» **Exercise task**:
Give back exactly the lines that run from the line containing "At what distance from the viewpoint" through the end of the listing below. Leave out every other line.

====== Excerpted records ======

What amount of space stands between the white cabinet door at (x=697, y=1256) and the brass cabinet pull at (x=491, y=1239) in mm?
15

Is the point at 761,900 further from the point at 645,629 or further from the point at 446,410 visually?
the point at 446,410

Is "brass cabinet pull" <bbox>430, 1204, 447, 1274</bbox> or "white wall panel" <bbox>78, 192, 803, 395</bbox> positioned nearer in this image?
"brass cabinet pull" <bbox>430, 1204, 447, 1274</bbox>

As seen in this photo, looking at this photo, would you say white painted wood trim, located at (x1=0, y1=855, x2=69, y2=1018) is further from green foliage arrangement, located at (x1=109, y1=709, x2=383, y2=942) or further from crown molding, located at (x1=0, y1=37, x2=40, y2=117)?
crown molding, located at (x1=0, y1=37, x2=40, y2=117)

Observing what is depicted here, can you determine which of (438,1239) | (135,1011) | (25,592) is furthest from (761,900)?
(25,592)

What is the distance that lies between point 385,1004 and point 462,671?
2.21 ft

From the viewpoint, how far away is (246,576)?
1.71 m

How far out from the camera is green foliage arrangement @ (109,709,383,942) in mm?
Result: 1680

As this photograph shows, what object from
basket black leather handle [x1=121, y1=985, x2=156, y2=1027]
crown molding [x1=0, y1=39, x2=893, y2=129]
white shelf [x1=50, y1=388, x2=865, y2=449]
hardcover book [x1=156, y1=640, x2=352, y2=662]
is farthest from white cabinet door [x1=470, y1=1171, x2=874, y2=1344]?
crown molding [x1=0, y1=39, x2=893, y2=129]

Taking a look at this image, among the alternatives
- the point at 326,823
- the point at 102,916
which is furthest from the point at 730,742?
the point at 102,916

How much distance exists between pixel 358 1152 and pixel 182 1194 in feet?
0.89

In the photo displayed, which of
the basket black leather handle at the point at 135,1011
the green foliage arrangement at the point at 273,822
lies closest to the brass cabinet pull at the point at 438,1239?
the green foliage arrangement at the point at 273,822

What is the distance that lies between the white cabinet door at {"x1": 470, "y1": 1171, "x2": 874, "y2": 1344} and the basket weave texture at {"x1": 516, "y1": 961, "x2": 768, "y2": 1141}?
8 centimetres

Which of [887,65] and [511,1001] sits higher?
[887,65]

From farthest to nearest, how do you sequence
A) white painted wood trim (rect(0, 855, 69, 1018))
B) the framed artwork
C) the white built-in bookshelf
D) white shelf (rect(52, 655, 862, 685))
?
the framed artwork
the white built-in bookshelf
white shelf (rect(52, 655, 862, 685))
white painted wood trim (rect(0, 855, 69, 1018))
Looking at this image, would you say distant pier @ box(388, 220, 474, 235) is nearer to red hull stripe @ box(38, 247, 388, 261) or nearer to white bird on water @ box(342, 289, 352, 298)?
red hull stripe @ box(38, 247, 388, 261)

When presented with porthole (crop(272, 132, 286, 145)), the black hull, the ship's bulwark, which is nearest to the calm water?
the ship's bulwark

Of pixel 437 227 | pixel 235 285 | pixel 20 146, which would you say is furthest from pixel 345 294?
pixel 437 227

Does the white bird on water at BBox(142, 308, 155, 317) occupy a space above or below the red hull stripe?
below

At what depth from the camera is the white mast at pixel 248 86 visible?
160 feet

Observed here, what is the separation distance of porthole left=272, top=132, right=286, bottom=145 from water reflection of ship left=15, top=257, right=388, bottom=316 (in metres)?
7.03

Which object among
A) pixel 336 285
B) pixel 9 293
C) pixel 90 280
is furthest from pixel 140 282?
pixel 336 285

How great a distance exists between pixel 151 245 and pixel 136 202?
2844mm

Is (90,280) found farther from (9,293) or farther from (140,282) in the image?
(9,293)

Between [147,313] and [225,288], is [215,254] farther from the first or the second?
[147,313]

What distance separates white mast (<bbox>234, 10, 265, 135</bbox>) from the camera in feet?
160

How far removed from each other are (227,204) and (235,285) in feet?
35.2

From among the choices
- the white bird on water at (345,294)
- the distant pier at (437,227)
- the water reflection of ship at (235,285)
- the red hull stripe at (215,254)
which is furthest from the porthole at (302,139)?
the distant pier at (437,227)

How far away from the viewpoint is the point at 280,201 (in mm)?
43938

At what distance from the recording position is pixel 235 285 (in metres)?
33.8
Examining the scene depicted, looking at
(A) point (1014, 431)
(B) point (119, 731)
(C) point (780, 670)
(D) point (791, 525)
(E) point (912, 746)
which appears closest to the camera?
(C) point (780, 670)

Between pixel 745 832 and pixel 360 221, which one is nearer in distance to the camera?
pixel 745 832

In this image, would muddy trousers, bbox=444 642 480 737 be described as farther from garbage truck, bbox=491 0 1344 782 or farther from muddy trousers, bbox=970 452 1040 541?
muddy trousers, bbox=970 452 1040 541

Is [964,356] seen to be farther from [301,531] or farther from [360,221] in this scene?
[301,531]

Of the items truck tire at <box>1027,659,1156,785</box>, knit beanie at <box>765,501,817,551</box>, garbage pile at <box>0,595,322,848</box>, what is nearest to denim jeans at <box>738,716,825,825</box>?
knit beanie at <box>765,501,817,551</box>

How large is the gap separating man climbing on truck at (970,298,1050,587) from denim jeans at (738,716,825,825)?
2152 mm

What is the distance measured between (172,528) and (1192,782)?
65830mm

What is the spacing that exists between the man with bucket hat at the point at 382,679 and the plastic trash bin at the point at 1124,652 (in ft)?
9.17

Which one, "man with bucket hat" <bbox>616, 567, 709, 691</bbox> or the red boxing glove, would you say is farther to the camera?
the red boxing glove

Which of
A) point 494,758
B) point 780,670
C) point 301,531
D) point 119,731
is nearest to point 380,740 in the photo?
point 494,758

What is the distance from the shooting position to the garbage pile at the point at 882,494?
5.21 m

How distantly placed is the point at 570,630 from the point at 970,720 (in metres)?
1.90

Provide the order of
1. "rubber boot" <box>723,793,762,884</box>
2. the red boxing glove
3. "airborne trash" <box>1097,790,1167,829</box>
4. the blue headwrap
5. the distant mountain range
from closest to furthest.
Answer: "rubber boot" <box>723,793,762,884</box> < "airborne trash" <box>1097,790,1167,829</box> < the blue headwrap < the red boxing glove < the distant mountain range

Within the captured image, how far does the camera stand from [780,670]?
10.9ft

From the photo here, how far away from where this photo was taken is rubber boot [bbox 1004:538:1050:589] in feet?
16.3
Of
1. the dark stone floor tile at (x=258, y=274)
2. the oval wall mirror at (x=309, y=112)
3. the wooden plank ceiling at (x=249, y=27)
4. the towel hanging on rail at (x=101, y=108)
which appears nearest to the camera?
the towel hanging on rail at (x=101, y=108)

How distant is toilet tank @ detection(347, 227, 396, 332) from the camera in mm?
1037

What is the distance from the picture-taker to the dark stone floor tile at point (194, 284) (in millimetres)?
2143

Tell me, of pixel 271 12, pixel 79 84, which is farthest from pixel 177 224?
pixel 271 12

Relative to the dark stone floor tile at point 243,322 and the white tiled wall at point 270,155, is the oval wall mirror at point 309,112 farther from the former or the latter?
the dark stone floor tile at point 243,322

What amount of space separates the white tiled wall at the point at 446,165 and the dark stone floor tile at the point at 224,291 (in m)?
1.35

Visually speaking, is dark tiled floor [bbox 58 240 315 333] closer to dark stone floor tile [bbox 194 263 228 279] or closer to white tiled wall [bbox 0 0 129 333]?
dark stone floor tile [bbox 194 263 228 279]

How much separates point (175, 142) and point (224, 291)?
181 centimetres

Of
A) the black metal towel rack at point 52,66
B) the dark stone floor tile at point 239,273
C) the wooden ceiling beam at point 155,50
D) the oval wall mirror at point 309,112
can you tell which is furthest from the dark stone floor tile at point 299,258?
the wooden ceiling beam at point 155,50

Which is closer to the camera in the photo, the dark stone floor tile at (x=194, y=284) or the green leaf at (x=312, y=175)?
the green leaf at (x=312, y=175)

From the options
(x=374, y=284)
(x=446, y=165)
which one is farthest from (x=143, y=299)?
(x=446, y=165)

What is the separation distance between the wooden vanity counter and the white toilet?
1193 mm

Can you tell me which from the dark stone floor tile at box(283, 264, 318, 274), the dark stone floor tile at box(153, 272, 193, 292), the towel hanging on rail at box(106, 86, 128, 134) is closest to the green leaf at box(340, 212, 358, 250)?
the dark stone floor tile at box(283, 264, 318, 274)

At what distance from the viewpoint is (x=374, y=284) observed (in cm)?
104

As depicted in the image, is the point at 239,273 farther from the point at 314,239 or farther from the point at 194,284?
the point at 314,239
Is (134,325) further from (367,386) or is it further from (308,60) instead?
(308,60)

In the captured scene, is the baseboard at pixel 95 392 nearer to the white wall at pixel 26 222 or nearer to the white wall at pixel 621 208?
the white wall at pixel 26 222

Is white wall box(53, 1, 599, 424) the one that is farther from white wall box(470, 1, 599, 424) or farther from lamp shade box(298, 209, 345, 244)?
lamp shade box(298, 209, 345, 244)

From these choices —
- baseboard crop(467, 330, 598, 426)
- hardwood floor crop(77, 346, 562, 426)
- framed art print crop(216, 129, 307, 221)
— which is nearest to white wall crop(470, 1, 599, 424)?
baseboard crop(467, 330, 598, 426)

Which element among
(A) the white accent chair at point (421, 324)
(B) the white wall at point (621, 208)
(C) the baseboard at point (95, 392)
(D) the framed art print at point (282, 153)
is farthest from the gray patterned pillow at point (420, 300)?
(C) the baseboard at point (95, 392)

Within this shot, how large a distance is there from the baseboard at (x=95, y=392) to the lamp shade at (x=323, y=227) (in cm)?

======

» **Exercise answer**:
At what distance from the viewpoint is (x=374, y=284) observed (in cm)?
104

As depicted in the image, is the point at 239,273 farther from the point at 314,239 or farther from the point at 194,284?
the point at 314,239
Is (134,325) further from (367,386) or is it further from (308,60) instead?
(308,60)

In the captured scene, is the baseboard at pixel 95 392 nearer to the white wall at pixel 26 222 or nearer to the white wall at pixel 621 208?
the white wall at pixel 26 222

Is white wall box(53, 1, 599, 424) the one that is farther from white wall box(470, 1, 599, 424) or farther from lamp shade box(298, 209, 345, 244)?
lamp shade box(298, 209, 345, 244)

From these choices —
- baseboard crop(467, 330, 598, 426)
- hardwood floor crop(77, 346, 562, 426)
- framed art print crop(216, 129, 307, 221)
— which is nearest to white wall crop(470, 1, 599, 424)?
baseboard crop(467, 330, 598, 426)

Which element among
(A) the white accent chair at point (421, 324)
(B) the white wall at point (621, 208)
(C) the baseboard at point (95, 392)
(D) the framed art print at point (282, 153)
is farthest from the gray patterned pillow at point (420, 300)?
(C) the baseboard at point (95, 392)

Within this shot, how large a distance is there from the baseboard at (x=95, y=392) to the lamp shade at (x=323, y=227) (in cm)?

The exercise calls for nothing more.